**Work instructions**
1. Answer these questions using the passage on starting Lean.
(a) What does the passage say you might bring in if the biggest problem is with equipment?
(b) According to the passage, how long can Lean training take?
(c) What training had the business started six months before Lean was suggested?
2. Quote word for word from the passage on starting Lean the part that opens with the words containing "Noel said that" and closes with "in Lake Region?".

**Text provided**
Start of Block

How do you start Lean in your organisation?

Noel explained that he would ask whether something critical has happened in the organisation or whether it is a business opportunity that has arisen?  Another option would be to look at what was the biggest problem in the company?  It may be a problem with equipment and then you might bring in TPM (Total Productive Maintenance).  Or it may be a capacity issue.  Then you could use SMED (Single Minute of Die).
It might be whatever constraint management is experiencing, so it’s always good to focus on where the problems are. But in his mind, the first question he’d ask is “are your people on board?” Because if your people are not on board, there’s no point in trying to drive the company.  You can have the best intelligent systems in the world. You can spend a fortune on Gemba boards but if your people, for whatever reason, decide not to engage, then it’s very difficult to move forward.
Noel said that Lean is about resilience and it’s about keeping the people with you along the journey.

Lean is simple, but it is not easy”

Noel Hennessy

He said that there is Lean training available, and this can be done in days not weeks.  And on the back of that, you pick a pilot area where you might have a positive frontline lead or a good team.  He went on to say that he is a huge advocate of consultants.  He advised to make sure there is a transfer of knowledge, then apply that learning.  Make the mistakes and then learn from them.  He stressed that people must still run the business, so you still have orders and commitments.  So, the trick here is to balance running the business with improving the business.

What started Lean in Lake Region?

Noel explained that the business had a site in Pittsburgh with their headquarters located in Minnesota.  Joe Fleischhacker met somebody who suggested they should look at Lean.  This was met with some resistance as six months previously they started off doing Six Sigma training and had nothing to show for it.   There were a lot of headaches and they decided to introduce two consultants into the US sites.

End of Block

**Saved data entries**
Start of Block

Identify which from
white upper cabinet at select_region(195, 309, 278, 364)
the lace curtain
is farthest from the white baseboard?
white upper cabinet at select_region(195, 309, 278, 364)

End of Block

**Exercise results**
1.
(a) TPM (Total Productive Maintenance)
(b) Days, not weeks
(c) Six Sigma training

2.
Noel said that Lean is about resilience and it’s about keeping the people with you along the journey.

Lean is simple, but it is not easy”

Noel Hennessy

He said that there is Lean training available, and this can be done in days not weeks.  And on the back of that, you pick a pilot area where you might have a positive frontline lead or a good team.  He went on to say that he is a huge advocate of consultants.  He advised to make sure there is a transfer of knowledge, then apply that learning.  Make the mistakes and then learn from them.  He stressed that people must still run the business, so you still have orders and commitments.  So, the trick here is to balance running the business with improving the business.

What started Lean in Lake Region?